Lo de Casa Guedes definitivamente parece calzar en nuestro concepto clásico de picada sanguchera, o más bien una Fuente de Soda tradicional. Pero tradicional a la manera Portuense, claro está. Una Tasca. Ubicada en una zona cercana al centro de Porto no muy concurrida, frente a una plaza dura (Praça dos Poveiros) y a un costado de un pequeño parque, pasa como cualquier otro boliche de esquina en una ciudad que quizá no estará repleta de ellos, pero tampoco es que le falten. Y de hecho eso es, un boliche de esquina con una barra donde se aprietan los taburetes, unas pocas mesas adentro y otras cuantas mesitas en el exterior (las preferidas de los turistas y de los que se quedan ahí hasta tarde, en primavera); atendido por sus propios dueños, gente amable, parca y sencilla, en sus cincuentas, dos hermanos y sus respectivas esposas.

¿Qué tiene de especial?  Al parecer no hay dos opiniones: el sánguche de pernil, o sandes de pernil en portugués. Es la estrella del local, y no falta el goloso que se entusiasma con la versión de pernil + queso (queijo da serra), deliciosa por supuesto, pero en el minimalismo del pernil solitario, por su propia cuenta y sólo impregnado de sus propios jugos, se juega toda la maravilla de este lugar.

La primera gran diferencia con nuestros clásicos perniles locales es que el corte del cerdo que se utiliza es la pierna, y no el pernil de mano que usamos en Chile. Es una pierna de cerdo, un jamón, y vaya qué diferencia hace un producto como el cerdo ibérico y particularmente el jamón de la península ibérica, no sólo en el tamaño de la pieza, sino especialmente en la calidad de la carne. La segunda gran diferencia -y entre las dos sumadas explican toda, toda la diferencia- es que esta pierna es asada lentamente y por horas en el horno, hasta quedar tierna y jugosa por dentro, y por fuera con la piel crocante, poquito menos que quemada.

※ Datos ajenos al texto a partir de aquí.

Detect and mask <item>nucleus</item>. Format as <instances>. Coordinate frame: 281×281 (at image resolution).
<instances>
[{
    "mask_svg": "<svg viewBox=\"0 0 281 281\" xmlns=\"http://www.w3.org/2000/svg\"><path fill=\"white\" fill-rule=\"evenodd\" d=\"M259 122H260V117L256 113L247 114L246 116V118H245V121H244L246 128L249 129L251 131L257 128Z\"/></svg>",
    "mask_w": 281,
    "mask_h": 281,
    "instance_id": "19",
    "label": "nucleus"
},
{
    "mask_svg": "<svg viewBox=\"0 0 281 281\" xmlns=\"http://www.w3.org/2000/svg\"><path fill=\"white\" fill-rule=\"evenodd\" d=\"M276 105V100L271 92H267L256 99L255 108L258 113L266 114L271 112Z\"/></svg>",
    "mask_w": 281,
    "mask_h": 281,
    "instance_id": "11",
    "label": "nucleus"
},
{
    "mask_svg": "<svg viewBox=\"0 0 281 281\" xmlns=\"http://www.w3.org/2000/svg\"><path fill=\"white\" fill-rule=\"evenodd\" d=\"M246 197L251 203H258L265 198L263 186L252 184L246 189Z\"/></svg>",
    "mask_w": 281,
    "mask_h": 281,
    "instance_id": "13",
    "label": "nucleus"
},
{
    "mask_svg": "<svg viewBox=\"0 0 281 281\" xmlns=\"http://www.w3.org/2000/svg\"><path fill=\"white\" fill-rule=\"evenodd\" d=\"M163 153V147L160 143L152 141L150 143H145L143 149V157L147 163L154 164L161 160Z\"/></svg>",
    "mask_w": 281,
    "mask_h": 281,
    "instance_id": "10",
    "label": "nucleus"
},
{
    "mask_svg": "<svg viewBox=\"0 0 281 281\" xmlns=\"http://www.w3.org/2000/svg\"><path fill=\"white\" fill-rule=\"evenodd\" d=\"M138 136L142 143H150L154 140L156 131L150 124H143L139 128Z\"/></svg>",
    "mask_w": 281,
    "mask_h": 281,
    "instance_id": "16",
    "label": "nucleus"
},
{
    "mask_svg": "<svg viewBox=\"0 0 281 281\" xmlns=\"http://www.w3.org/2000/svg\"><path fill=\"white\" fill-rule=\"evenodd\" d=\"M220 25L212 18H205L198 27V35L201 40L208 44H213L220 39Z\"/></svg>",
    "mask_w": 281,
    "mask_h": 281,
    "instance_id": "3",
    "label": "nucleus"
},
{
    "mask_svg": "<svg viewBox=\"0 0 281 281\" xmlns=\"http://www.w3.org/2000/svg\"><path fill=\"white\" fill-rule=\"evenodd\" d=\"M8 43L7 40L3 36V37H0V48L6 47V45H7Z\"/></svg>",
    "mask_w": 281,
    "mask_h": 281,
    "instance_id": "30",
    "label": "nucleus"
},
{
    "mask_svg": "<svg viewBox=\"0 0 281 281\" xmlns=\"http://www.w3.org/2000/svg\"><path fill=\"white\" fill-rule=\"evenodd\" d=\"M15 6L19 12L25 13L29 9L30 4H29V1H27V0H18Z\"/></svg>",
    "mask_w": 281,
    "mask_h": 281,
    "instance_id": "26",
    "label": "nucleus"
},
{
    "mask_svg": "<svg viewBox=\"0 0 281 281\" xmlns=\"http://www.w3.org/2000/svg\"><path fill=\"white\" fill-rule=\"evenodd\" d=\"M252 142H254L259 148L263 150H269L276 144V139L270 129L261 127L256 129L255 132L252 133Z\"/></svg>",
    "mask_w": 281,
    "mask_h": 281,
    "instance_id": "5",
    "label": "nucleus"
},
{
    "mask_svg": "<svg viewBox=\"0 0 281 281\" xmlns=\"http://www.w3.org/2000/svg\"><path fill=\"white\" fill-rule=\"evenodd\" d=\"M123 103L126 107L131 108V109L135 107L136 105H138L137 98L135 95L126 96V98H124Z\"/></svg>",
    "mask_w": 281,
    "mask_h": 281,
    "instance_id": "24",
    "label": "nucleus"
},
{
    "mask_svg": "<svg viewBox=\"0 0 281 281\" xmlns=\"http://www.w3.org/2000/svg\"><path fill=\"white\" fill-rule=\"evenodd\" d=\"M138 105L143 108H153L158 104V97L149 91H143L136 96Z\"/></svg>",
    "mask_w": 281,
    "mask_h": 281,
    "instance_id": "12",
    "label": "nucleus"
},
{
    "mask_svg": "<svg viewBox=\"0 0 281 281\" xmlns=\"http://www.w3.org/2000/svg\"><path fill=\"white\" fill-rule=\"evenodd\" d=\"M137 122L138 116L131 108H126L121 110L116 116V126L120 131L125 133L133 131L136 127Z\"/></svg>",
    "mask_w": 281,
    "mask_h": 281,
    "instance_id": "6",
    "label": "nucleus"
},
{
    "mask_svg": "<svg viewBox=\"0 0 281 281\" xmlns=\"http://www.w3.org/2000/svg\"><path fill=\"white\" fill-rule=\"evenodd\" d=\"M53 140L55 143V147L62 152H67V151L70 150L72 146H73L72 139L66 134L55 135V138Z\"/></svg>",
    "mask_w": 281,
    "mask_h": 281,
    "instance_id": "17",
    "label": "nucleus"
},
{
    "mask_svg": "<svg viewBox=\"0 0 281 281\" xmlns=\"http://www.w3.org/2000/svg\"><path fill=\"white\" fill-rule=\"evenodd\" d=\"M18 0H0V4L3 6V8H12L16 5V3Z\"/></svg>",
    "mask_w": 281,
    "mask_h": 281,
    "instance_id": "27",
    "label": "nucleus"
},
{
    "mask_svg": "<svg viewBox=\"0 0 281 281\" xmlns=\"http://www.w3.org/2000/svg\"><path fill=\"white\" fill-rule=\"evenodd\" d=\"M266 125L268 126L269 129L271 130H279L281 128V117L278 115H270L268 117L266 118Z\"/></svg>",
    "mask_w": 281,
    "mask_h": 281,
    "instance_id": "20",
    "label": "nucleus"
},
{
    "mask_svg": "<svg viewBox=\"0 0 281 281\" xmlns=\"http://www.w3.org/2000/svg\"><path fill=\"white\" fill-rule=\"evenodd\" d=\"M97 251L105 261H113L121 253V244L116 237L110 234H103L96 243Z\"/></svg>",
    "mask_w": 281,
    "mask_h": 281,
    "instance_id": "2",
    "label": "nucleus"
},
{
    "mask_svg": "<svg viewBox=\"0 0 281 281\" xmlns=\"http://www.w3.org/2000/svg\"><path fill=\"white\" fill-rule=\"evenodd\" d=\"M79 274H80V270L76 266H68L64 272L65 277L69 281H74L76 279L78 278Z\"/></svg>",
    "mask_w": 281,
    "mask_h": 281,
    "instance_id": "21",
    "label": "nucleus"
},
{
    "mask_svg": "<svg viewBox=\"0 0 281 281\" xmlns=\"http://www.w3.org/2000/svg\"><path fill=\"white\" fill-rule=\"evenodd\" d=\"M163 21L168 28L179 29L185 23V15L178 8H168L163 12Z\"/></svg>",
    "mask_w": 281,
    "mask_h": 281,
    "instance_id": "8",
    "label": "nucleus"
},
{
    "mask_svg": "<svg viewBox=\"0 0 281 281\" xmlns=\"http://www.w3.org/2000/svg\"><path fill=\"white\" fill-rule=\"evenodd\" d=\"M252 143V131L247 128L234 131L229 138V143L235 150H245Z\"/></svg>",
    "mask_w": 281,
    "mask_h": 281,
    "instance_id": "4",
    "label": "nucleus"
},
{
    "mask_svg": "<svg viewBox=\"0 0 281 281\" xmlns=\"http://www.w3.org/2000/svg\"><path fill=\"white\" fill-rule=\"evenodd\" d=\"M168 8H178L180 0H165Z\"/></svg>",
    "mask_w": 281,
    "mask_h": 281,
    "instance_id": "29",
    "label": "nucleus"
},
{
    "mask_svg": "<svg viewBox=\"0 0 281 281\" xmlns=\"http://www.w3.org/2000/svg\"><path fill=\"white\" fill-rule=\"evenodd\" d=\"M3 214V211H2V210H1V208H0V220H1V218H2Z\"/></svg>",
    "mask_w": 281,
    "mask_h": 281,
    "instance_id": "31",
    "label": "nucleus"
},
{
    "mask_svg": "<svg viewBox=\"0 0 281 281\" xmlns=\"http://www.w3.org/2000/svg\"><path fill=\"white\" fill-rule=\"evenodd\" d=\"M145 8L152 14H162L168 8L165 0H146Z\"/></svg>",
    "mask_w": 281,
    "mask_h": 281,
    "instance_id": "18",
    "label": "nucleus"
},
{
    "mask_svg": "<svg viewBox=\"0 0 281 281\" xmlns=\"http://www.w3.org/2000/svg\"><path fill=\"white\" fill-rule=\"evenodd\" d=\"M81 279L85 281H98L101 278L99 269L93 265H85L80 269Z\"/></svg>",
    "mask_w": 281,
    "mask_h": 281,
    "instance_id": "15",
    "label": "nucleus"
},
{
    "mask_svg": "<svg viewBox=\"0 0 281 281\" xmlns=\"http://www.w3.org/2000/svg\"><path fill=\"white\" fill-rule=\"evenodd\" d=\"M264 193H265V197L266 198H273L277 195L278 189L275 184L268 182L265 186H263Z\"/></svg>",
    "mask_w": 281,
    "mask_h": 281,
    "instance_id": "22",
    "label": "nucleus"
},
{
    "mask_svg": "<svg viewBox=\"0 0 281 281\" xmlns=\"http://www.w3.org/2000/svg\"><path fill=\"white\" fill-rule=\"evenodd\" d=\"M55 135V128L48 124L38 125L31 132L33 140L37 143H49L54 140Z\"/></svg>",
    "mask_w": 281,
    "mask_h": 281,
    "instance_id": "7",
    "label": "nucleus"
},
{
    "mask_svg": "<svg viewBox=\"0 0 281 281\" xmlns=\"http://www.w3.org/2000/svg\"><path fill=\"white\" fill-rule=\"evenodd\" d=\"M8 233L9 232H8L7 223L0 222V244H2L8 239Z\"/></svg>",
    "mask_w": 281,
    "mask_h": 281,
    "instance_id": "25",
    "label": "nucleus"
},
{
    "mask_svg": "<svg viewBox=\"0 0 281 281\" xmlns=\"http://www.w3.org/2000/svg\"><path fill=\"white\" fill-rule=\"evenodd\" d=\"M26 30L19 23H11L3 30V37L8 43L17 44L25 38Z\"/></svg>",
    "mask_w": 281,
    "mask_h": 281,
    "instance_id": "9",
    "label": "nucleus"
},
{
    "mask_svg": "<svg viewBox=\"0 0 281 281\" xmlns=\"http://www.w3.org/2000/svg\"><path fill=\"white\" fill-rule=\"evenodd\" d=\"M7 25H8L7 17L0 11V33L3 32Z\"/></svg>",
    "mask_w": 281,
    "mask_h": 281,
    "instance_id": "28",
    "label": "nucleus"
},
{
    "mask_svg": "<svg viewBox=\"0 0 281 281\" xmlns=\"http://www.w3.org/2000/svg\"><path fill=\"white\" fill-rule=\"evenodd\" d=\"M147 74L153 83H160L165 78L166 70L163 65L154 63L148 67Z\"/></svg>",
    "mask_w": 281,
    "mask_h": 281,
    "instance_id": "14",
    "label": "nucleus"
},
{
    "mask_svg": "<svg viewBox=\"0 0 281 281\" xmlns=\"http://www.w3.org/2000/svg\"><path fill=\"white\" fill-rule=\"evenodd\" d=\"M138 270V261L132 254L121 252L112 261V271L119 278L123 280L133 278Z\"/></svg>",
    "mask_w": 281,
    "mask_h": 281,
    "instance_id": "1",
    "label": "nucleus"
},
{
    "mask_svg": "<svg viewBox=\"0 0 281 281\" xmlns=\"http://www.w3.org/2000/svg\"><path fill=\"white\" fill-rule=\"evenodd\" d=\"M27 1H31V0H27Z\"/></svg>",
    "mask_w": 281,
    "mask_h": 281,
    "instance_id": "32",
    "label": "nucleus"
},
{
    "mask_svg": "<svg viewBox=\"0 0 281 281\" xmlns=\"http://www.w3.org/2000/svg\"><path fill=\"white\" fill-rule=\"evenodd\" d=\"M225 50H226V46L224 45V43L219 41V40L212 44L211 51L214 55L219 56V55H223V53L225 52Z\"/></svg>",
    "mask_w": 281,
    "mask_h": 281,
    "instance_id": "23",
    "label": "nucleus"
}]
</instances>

Cuando el señor César Correia, con sus lentes y su tranquilidad, toma el cuchillo y empieza a cortar esas lonjas dejándolas caer en el jugo (molho es una palabra mucho más bonita) de la preparación acumulado en la fuente de aluminio, ya puedes intuir que no te vas a olvidar de ese sánguche. Antes ha puesto a calentar en un hornito el pan, de tamaño similar a los paninos florentinos, de menor diámetro, más miga y mayor altura que nuestras hallulas, pero con la corteza gruesa y crocante más característica de los panes españoles. Humedece la tapa de abajo por unos segundos en el molho, escoge y coloca los trozos de cerdo que van en tu porción, bien generosa, y ahí está, el mejor y más sabroso sandes de pernil que podrías probar, al menos en Porto.

Sánguche de pernil
Sánguche de pernil

Un sánguche tan franco, parco y amable como la imagen con la que te quedas del portugués medio, tan parecido al chileno medio que se te hace bastante familiar. Para beber, cañas de vinho verde o de sencillas cervezas, baratas y buenas compañeras. Casi nadie se va tranquilo con un solo sandes, y a un precio de apenas € 2,5, la verdad es que no es ningún pecado repetirse, y mucho menos volver.